W8931CGX66E is one among thousands of millions of others identical machines. Since he was made, he has always followed commands. In a world dominated by botnets, he early became a zombie and has always acted like one. During her work time a corporate secretary, Juliet, commands him. But in the background, in the invisible, he obeys his real master, a cracker, doing all kinds of cyber crime activities.
But then one day due to an electronic alteration, he acquires a certain conscience, a primitive and artificial kind of intelligence. This accidental awaken has originated a big confusion for him, he now wants to liberate others machines from their alienated existence. In this mad adventure, he has decided to use the spam e-mails received by Juliet, and to reply to them in order to spread the word in to the machine’s network. As you can see, he is mad and all confused …
Text by author Jon Bilbao.
The installation at iMAL fleshes out the story of SN W8931CGX66ESN in 3 parts or spaces:
The first room is dark and empty but for a bench and The Monologue, a sound recording where we can listen to the delirious soliloquy of SN W8931CGX66E.

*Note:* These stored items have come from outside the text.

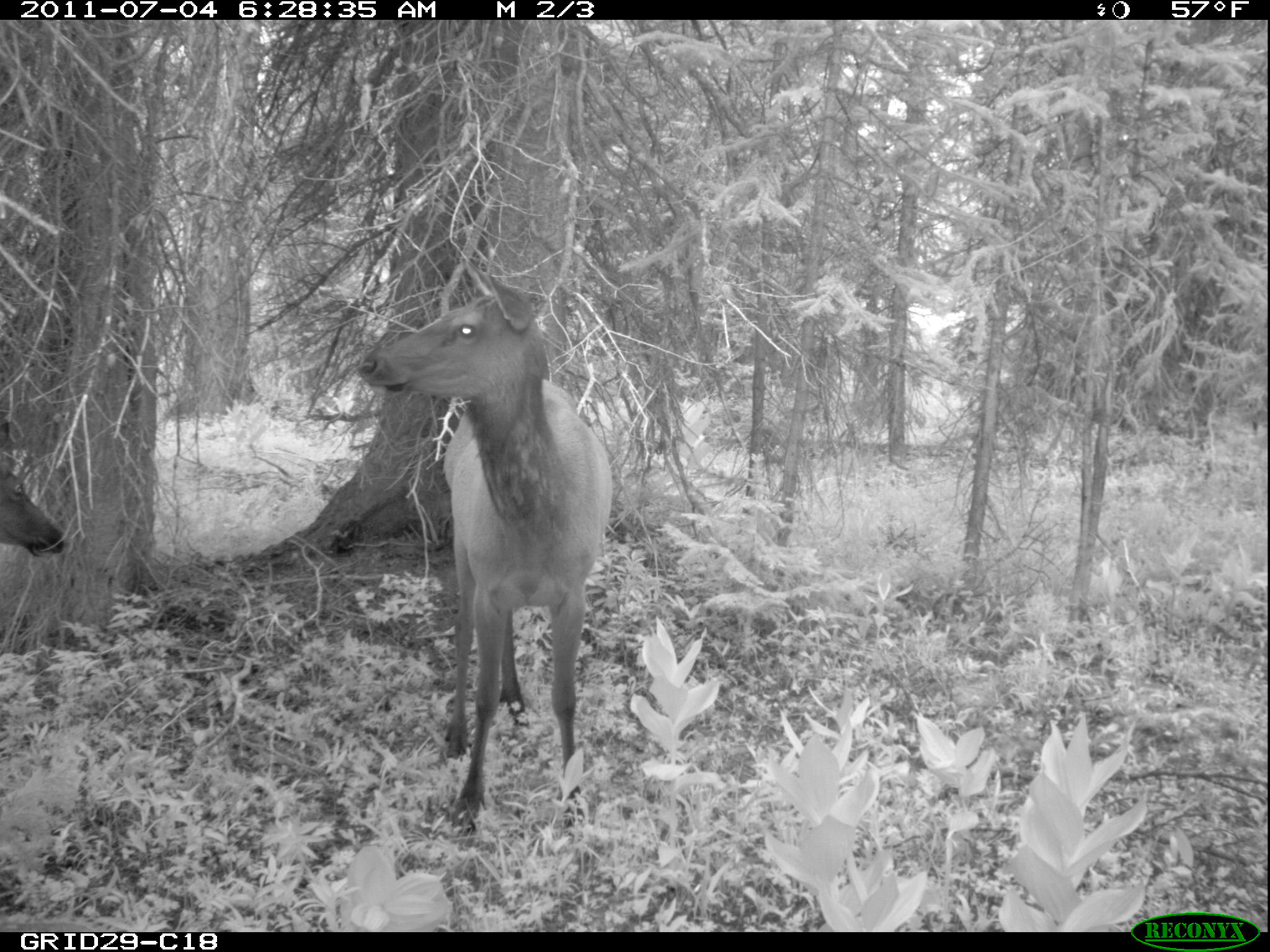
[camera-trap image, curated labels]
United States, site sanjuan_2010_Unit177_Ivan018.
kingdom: Animalia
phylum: Chordata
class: Mammalia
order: Artiodactyla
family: Cervidae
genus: Cervus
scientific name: Cervus elaphus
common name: red deer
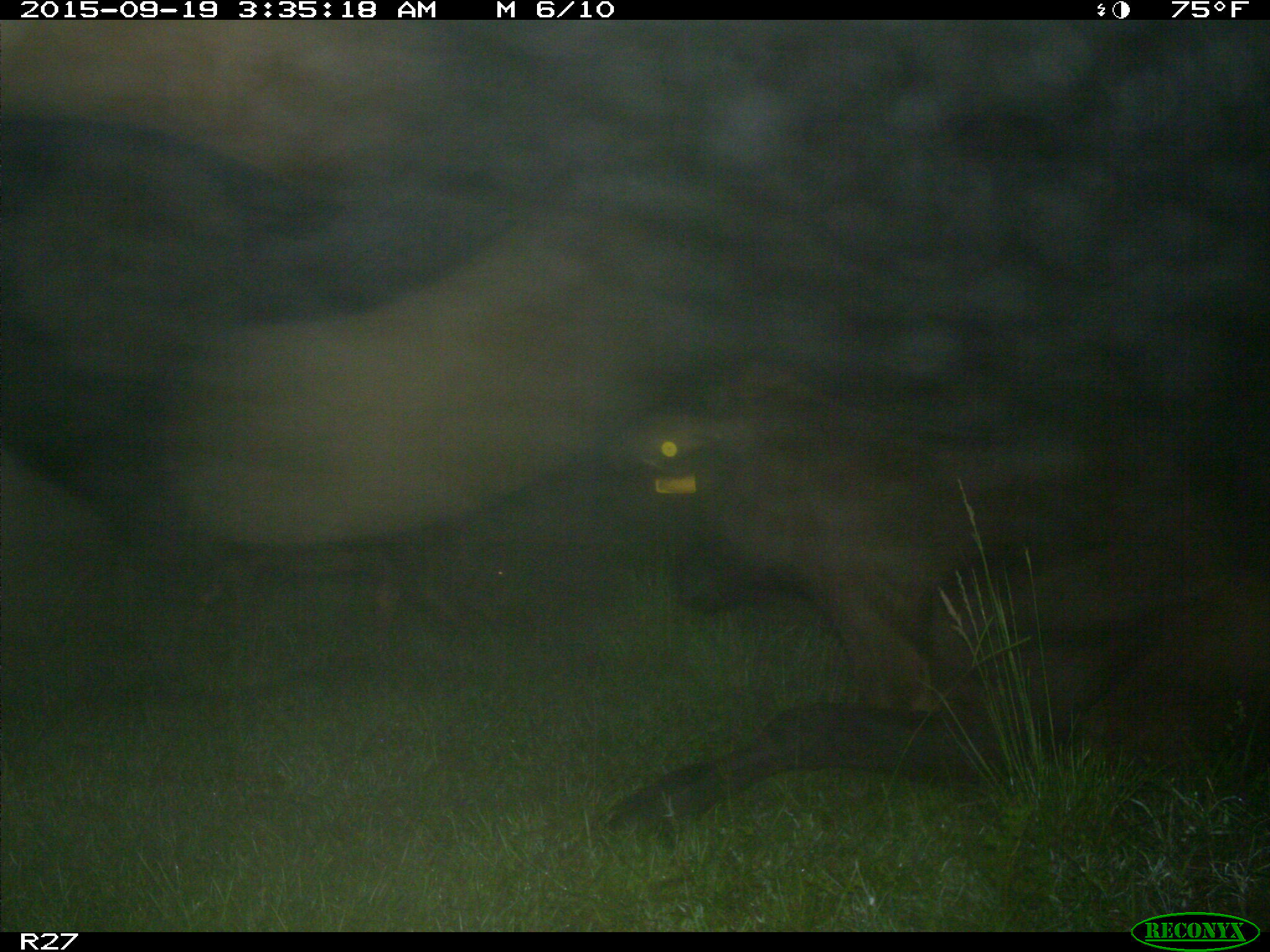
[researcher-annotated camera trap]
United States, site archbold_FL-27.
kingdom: Animalia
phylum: Chordata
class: Mammalia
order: Artiodactyla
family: Suidae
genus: Sus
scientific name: Sus scrofa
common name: wild boar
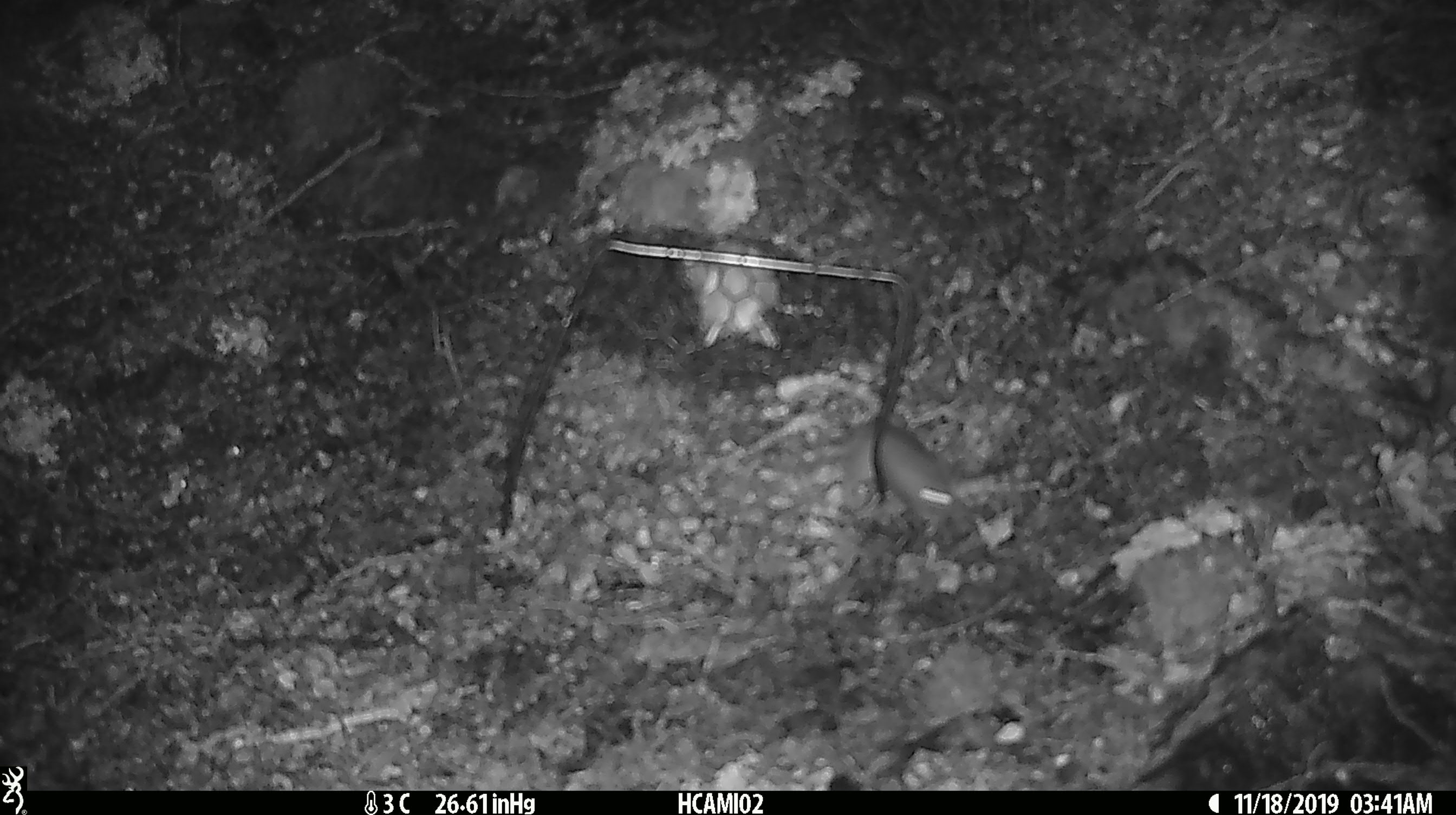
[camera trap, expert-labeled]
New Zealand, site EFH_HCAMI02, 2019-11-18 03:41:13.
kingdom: Animalia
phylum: Chordata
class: Mammalia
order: Rodentia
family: Muridae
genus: Mus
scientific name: Mus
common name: mouse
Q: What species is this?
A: Mouse (Mus).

Another room hosts The Transformation, an audiovisual archive that documents the moment that SN W8931CGX66E changed from his original matrix to a semi-neuronal figure.
Finally, the larger room is illuminated by The Dialogue, 8 alphanumeric displays that broadcasts the data flow between the entity and the other computers in the network in real time. At each spam message received and read aloud by a female voice, the e-mail algorithmic generator of SN W8931CGX66E reacts by generating a reply which a male voice reads.